(Spatial relation data)

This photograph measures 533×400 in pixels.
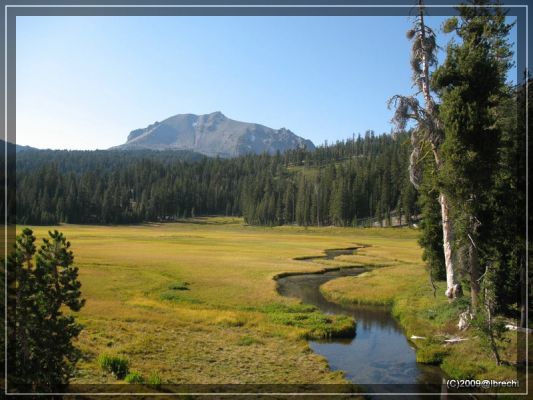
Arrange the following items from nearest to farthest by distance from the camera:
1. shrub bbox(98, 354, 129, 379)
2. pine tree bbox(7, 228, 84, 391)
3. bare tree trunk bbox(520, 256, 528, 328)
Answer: pine tree bbox(7, 228, 84, 391), shrub bbox(98, 354, 129, 379), bare tree trunk bbox(520, 256, 528, 328)

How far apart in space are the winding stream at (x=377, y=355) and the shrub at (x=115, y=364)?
35.4 feet

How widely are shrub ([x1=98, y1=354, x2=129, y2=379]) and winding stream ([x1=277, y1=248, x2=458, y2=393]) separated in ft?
35.4

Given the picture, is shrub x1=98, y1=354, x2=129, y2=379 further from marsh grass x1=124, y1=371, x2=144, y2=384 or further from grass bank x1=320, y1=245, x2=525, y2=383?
grass bank x1=320, y1=245, x2=525, y2=383

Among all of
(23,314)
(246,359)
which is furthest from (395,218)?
(23,314)

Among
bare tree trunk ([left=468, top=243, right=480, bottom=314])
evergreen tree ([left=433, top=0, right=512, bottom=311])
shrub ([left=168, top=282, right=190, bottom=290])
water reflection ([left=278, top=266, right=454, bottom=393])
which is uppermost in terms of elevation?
evergreen tree ([left=433, top=0, right=512, bottom=311])

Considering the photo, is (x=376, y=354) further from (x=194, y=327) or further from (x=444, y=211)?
(x=194, y=327)

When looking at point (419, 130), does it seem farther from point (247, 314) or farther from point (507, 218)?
point (247, 314)

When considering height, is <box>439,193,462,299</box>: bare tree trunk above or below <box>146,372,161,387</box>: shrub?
above

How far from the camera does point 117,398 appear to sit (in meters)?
16.0

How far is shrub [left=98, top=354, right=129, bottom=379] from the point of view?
18891 millimetres

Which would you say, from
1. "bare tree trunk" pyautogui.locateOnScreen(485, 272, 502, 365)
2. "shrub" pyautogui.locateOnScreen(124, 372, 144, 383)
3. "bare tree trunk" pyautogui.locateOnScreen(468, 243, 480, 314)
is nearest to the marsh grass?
"shrub" pyautogui.locateOnScreen(124, 372, 144, 383)

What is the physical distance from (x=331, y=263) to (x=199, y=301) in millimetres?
31272

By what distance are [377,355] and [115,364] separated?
48.7 ft

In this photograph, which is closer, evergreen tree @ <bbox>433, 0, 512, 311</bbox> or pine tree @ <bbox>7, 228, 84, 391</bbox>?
pine tree @ <bbox>7, 228, 84, 391</bbox>
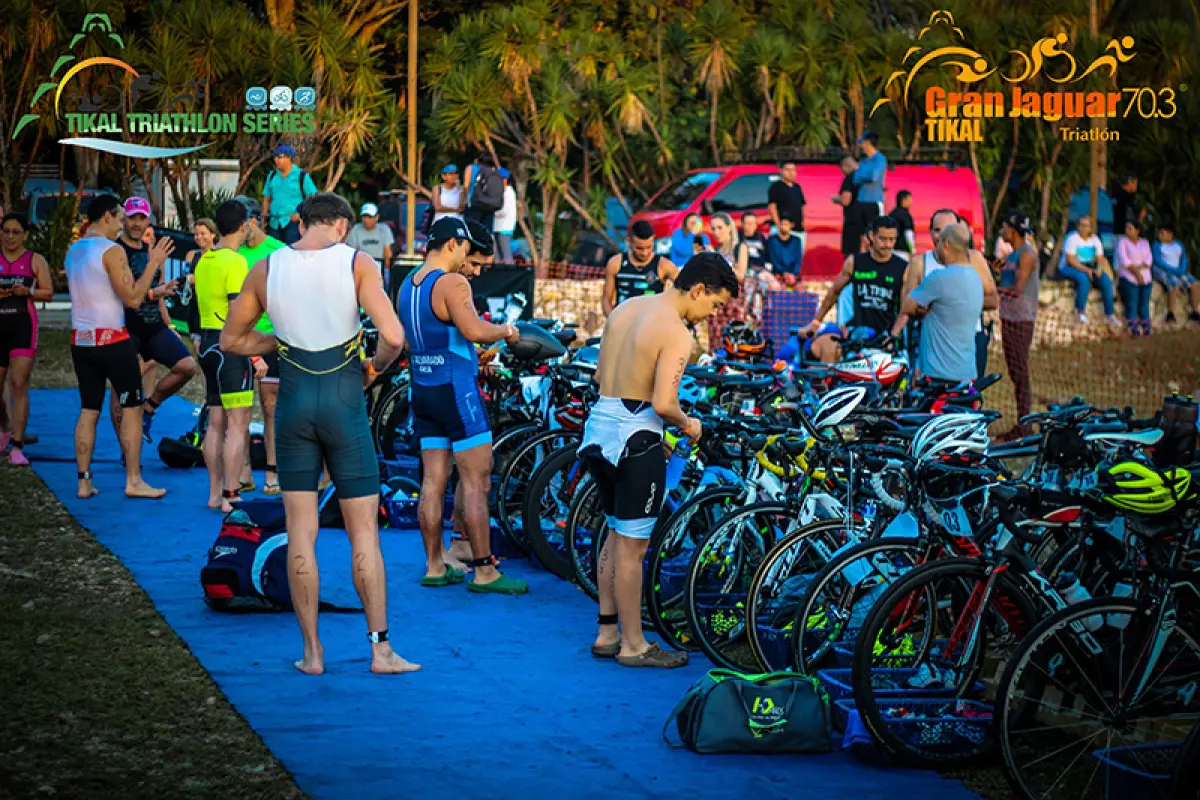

- _What you will do_
Print the lines of the records from the one containing "How far from" through the one containing "18891 millimetres", both included, keeping each line unchanged.

- _Correct result_
How far from the camera does point 117,398 appear to sit (in meters)?
16.0

How far is shrub [left=98, top=354, right=129, bottom=379] from the point of view?
18891 millimetres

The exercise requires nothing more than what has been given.